Rule 237.6.  Form of Agreement to Extend Time.

   An agreement to extend time required by Rule 237.2 shall be substantially in the following form:

(Caption)

AGREEMENT PURSUANT TO RULE 237.2 TO EXTEND TIME TO PLEAD

FOLLOWING TEN-DAY NOTICE

   It is agreed that _________________

   (Plaintiff(s)) (Defendant(s))

(is)(are) granted an extension of time through ______ [, 19] in which to file

_____  1.  a complaint.

_____  2.  an answer.

_____  3.  an answer or preliminary objections.

*      *      *      *      *

Rule 239.  Local Rules.

*      *      *      *      *

   (c)  To be effective and enforceable:

*      *      *      *      *

   (4)  One certified copy of the local rule shall be filed by the court promulgating the rule with the Civil Procedural Rules Committee, unless the rule relates to domestic relations matters, in which case it shall be filed with the Domestic Relations Procedural Rules Committee.
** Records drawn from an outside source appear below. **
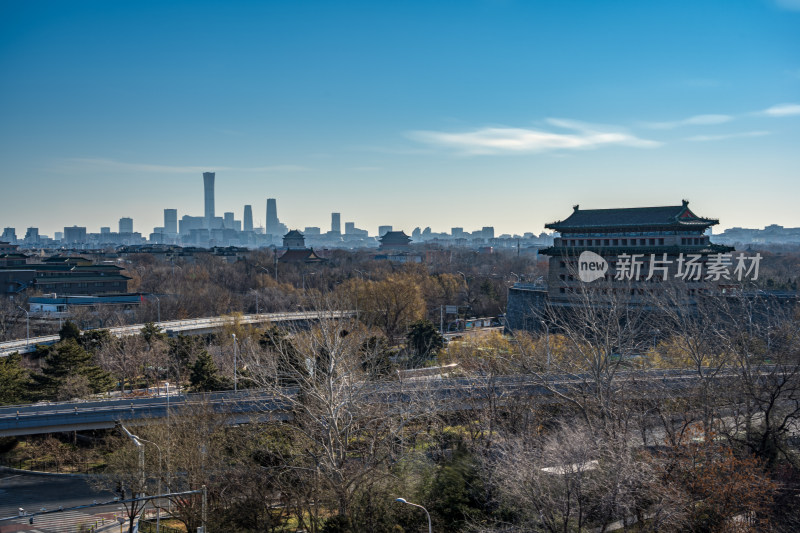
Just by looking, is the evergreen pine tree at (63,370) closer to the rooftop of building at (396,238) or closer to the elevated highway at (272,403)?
the elevated highway at (272,403)

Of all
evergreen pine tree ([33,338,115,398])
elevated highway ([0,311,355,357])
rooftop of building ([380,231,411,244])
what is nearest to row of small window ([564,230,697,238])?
elevated highway ([0,311,355,357])

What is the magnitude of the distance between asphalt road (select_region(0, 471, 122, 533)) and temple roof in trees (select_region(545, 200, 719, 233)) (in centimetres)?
2609

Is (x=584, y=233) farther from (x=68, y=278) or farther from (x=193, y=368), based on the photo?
(x=68, y=278)

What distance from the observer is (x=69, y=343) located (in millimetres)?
22156

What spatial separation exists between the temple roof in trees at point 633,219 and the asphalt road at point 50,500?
26.1 meters

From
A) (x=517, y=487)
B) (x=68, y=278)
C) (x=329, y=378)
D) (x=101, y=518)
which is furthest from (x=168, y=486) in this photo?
(x=68, y=278)

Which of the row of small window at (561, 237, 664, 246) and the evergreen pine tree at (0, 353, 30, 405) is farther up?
the row of small window at (561, 237, 664, 246)

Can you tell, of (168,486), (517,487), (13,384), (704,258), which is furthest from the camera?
(704,258)

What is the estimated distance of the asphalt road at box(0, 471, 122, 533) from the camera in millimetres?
14570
*      *      *      *      *

Rule 240.  In Forma Pauperis.

*      *      *      *      *

   (d)(1)  If the party is represented by an attorney, the prothonotary shall allow the party to proceed in forma pauperis upon the filing of a praecipe which

   (i) contains a certification by the attorney that he or she is providing free legal service to the party and [that he] believes the party is unable to pay the costs, and

   (ii)  is accompanied by the affidavit required by subdivision (c).

*      *      *      *      *

   (e) A party permitted to proceed in forma pauperis has a continuing obligation to inform the court of improvement in [his] the party's financial circumstances which will enable [him] the party to pay costs.

*      *      *      *      *

Rule 249.  Authority of Individual Judge.

*      *      *      *      *

   (b)   [When a] A law judge may perform a function of the court, other than trying an action, [he may act] at any time and at any place within the judicial district.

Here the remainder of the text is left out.